There was a time she was in her words “practicing the teachings of Christ” and going to Mass, but she stopped the former though she continues the latter. She’s clearly attracted, but she uses Mass as an opportunity to try to “feel” her feelings, which she says she cannot do. Her psychological complaint for 30 years has been that she cannot feel her feelings.

She even came back to the Church shortly after she met me in the early 1980s, when I was a newly converted Catholic (from agnosticism).

Please pray for her.
 
Thanks, ProdglArchitect. Your response is very helpful. My friend says that we don’t know that everything has to have a cause. She’ll concede that it may look that way but then says that we don’t know because our senses are limited.

I think faith cannot happen without a person having a personal experience of the reality of God, and my friend doesn’t think that’s possible for her because she was so damaged by her parents and doesn’t know what it feels like to be loved. It’s quite sad. She’s a good person.
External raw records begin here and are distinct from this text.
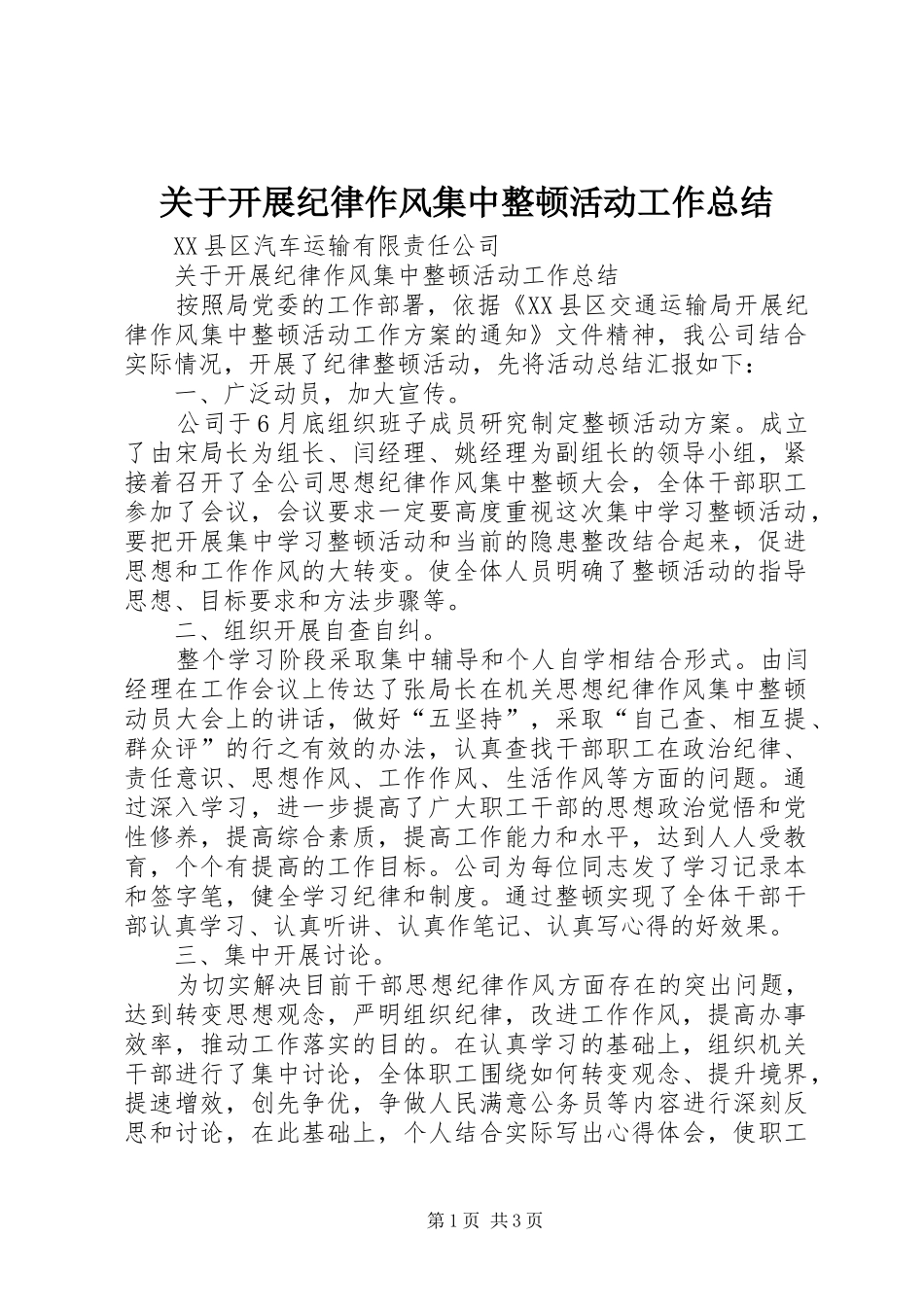 关于开展纪律作风集中整顿活动工作总结

XX县区汽车运输有限责任公司

关于开展纪律作风集中整顿活动工作总结

按照局党委的工作部署，依据《XX县区交通运输局开展纪律作风集中整顿活动工作方案的通知》文件精神，我公司结合实际情况，开展了纪律整顿活动，先将活动总结汇报如下：

一、广泛动员，加大宣传。

公司于6月底组织班子成员研究制定整顿活动方案。成立了由宋局长为组长、闫经理、姚经理为副组长的领导小组，紧接着召开了全公司思想纪律作风集中整顿大会，全体干部职工参加了会议，会议要求一定要高度重视这次集中学习整顿活动，要把开展集中学习整顿活动和当前的隐患整改结合起来，促进思想和工作作风的大转变。使全体人员明确了整顿活动的指导思想、目标要求和方法步骤等。

二、组织开展自查自纠。

整个学习阶段采取集中辅导和个人自学相结合形式。由闫经理在工作会议上传达了张局长在机关思想纪律作风集中整顿动员大会上的讲话，做好“五坚持”，采取“自己查、相互提、群众评”的行之有效的办法，认真查找干部职工在政治纪律、责任意识、思想作风、工作作风、生活作风等方面的问题。通过深入学习，进一步提高了广大职工干部的思想政治觉悟和党性修养，提高综合素质，提高工作能力和水平，达到人人受教育，个个有提高的工作目标。公司为每位同志发了学习记录本和签字笔，健全学习纪律和制度。通过整顿实现了全体干部干部认真学习、认真听讲、认真作笔记、认真写心得的好效果。

三、集中开展讨论。

为切实解决目前干部思想纪律作风方面存在的突出问题，达到转变思想观念，严明组织纪律，改进工作作风，提高办事效率，推动工作落实的目的。在认真学习的基础上，组织机关干部进行了集中讨论，全体职工围绕如何转变观念、提升境界，提速增效，创先争优，争做人民满意公务员等内容进行深刻反思和讨论，在此基础上，个人结合实际写出心得体会，使职工

第1页 共3页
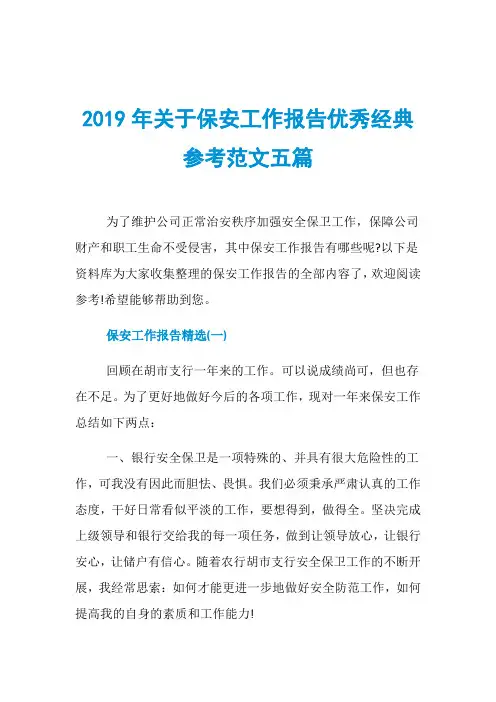 2019 年关于保安工作报告优秀经典参考范文五篇

为了维护公司正常治安秩序加强安全保卫工作，保障公司财产和职工生命不受侵害，其中保安工作报告有哪些呢?以下是资料库为大家收集整理的保安工作报告的全部内容了，欢迎阅读参考!希望能够帮助到您。

保安工作报告精选(一)

回顾在胡市支行一年来的工作。可以说成绩尚可，但也存在不足。为了更好地做好今后的各项工作，现对一年来保安工作总结如下两点：

一、银行安全保卫是一项特殊的、并具有很大危险性的工作，可我没有因此而胆怯、畏惧。我们必须秉承严肃认真的工作态度，干好日常看似平淡的工作，要想得到，做得全。坚决完成上级领导和银行交给我的每一项任务，做到让领导放心，让银行安心，让储户有信心。随着农行胡市支行安全保卫工作的不断开展，我经常思索：如何才能更进一步地做好安全防范工作，如何提高我的自身的素质和工作能力!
But she has no experience of God’s love for her.

There was a time she was in her words “practicing the teachings of Christ” and going to Mass, but she stopped the former though she continues the latter. She’s clearly attracted, but she uses Mass as an opportunity to try to “feel” her feelings, which she says she cannot do. Her psychological complaint for 30 years has been that she cannot feel her feelings.

She even came back to the Church shortly after she met me in the early 1980s, when I was a newly converted Catholic (from agnosticism).

Please pray for her.
Will do. I’m sorry that she has suffered like that.
 
Thank you. I still think somehow that there’s some argument I could make, of course, when in fact probably nothing would work.
 
Thank you. I still think somehow that there’s some argument I could make, of course, when in fact probably nothing would work.
There are plenty of arguments you could make, but people have to be open to them for them to work.

I think the best argument you could make to prove God’s love for her is to show her Him on the cross. There is no greater proof for God’s love than what He suffered to save us.

You might also ask if she’s tried developing a relationship with Mary. Many times when people have trouble relating to God, they can relate to her better.